Post Macquarie’s sell, the scrip had failed to move up meaningfully, and was range-bound for the whole of March and till the last week of April. Then the stock had dived seriously, largely on the weakness that emerged in rupee, and continued with the fall into May. Sintex is sensitive to a falling rupee, due to its large foreign loans.

On Monday, Sintex marked a new weekly and monthly low of Rs. 60.45, barely escaping the 52-Week Low of Rs. 58.70 recorded on 19th December.

Evidently, Morgan Stanley has tried to cut the risk in the counter on Monday, in case the plastics-to-concrete-to-textile manufacturer’s stock gave away the year-to-date support.

On the fundamental side, Sintex is all set to announce its annual results for FY’12 on Thursday, May 10th 2012. The director board meeting scheduled for that date would also consider if any dividend is to be paid.

The results for the first 3 quarters of FY’12 haven’t been very strong with consolidated net profit for those 9 months falling by almost 27%, even while revenue rose by only a modest 12.6%.

The risk from a possible bad set of numbers in Q4 seems to have been another sell cue for Morgan Stanley. As of Q4 end, this FII held 2.04% stake in Sintex.

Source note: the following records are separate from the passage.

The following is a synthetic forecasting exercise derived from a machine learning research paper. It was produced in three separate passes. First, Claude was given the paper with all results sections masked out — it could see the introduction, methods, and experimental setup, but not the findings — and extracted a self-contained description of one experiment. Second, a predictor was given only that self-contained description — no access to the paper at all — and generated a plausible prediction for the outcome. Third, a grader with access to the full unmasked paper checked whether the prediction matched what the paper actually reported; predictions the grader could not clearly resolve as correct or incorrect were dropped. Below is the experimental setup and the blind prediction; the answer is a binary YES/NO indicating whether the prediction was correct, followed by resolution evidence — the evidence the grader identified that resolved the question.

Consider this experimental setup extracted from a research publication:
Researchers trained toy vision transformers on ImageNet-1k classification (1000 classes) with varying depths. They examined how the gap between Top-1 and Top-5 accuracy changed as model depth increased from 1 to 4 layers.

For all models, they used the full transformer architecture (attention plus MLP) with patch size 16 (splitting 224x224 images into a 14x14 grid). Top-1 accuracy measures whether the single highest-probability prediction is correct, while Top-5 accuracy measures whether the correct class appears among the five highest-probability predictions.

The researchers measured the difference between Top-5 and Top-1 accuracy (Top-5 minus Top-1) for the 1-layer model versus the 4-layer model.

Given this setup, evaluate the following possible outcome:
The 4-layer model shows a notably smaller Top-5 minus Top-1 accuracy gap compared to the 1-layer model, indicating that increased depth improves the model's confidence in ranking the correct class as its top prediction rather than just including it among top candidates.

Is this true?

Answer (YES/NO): NO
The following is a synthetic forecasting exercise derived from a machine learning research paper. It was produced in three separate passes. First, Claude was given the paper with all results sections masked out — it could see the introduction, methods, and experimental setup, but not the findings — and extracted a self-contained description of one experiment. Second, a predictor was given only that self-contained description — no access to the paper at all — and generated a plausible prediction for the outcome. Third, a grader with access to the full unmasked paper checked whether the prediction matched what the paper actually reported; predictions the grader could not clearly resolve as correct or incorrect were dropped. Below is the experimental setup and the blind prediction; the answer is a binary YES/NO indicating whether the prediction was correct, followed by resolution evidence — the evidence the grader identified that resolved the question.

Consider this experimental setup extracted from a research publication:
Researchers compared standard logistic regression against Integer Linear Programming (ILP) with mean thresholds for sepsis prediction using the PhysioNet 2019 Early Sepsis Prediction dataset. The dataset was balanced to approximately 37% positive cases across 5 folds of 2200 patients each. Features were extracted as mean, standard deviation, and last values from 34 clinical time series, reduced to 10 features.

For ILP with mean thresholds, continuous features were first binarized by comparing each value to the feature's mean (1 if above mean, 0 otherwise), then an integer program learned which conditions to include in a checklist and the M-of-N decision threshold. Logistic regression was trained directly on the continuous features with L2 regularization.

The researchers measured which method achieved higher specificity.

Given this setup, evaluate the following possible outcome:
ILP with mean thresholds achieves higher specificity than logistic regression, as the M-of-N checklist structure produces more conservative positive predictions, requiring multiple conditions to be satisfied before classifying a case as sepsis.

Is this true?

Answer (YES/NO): NO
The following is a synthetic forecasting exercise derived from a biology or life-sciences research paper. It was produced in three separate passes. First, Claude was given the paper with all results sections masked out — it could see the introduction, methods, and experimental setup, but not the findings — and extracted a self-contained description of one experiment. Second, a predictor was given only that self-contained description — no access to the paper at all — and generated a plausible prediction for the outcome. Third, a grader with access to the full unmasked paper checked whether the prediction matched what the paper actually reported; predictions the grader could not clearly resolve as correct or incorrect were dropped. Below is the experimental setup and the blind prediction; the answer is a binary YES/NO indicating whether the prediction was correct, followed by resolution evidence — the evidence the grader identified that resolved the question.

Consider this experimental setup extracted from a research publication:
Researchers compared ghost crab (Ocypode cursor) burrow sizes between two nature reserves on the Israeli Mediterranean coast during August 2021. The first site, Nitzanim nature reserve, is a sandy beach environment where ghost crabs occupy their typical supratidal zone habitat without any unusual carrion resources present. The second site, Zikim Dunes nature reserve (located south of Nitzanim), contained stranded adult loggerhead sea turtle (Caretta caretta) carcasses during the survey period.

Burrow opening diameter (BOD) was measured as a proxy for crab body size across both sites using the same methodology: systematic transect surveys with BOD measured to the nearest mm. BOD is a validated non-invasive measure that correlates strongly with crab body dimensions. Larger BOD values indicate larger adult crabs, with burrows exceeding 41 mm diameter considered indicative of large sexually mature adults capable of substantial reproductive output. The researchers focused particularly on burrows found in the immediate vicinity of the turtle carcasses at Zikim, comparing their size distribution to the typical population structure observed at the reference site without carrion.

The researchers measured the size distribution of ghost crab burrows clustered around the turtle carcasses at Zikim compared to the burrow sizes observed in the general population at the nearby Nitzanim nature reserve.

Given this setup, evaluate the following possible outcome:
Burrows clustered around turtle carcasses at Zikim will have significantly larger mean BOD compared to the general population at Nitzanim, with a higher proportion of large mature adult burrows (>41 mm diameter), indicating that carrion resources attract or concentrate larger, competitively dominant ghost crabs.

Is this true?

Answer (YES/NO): YES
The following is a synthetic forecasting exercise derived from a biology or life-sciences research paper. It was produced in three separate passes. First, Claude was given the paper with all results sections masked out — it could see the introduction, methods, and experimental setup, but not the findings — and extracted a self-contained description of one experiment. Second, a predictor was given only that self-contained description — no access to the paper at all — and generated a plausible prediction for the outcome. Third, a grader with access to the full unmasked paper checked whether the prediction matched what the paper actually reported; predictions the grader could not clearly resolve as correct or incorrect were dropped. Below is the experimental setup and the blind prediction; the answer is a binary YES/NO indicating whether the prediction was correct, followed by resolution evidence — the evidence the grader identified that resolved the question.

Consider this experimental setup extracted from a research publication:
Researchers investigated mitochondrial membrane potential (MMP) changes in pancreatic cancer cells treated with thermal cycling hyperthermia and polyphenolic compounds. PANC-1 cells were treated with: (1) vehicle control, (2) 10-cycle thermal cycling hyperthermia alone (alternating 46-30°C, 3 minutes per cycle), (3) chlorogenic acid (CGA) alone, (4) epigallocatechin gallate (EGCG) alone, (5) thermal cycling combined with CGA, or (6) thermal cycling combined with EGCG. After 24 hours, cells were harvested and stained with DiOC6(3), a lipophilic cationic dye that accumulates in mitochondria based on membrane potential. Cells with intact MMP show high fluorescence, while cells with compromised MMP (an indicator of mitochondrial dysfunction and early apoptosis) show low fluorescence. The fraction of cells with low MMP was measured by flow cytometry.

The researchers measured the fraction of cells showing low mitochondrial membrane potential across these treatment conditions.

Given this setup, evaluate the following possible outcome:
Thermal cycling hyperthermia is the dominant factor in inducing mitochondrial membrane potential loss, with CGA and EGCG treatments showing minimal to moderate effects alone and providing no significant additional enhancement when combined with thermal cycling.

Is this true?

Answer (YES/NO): NO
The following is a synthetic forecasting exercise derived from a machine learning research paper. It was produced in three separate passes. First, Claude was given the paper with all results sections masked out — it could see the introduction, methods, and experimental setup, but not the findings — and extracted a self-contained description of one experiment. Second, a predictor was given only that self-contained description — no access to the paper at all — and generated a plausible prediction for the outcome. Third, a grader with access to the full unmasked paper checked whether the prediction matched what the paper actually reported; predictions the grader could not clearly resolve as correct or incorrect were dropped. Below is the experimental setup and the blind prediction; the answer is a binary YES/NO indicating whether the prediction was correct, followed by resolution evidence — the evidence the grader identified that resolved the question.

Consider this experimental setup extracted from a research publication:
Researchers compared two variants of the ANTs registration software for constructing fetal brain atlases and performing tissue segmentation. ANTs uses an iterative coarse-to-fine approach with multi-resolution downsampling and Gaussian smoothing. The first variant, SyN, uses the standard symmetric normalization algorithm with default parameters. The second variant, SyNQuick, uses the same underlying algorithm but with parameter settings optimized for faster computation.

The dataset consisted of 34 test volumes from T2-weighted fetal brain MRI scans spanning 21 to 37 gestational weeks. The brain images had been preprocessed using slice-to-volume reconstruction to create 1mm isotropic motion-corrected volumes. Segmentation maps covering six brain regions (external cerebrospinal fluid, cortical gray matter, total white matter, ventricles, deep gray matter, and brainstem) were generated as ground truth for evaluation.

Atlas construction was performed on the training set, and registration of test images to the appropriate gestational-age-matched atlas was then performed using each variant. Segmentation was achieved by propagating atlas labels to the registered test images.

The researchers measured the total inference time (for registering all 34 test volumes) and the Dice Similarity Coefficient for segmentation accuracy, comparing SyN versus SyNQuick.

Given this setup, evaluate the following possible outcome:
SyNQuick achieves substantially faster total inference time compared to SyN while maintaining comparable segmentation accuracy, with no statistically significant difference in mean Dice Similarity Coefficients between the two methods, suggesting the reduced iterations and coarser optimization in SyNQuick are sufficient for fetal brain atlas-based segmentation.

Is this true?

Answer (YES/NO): NO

Other institutional investors in the stock include Reliance Capital Trustee Company, Merrill Lynch Capital Markets, ICICI Prudential Life Insurance Company, Reliance Life Insurance Company, LIC of India, Fidelity, India Capital Fund, BNY Mellon Emerging Markets Fund, Government of Singapore, Citigroup Global Markets Mauritius, and Bajaj Holdings & Investment.

The annual results on May 10th will be closely watched by all investors in the counter, as a good set of numbers is enough to make the scrip soar substantially, as it is already well corrected. Any recovery in rupee will also aid a rebound in the scrip.

Meanwhile, the positive turnaround seen in the overall market on Monday due to the deferment of a proposed tax rule is also likely to benefit Sintex. Despite the FII sell, Sintex closed Monday’s trade at Rs. 64.10 in NSE, up by 1.02%, which shows reasonable buying interest.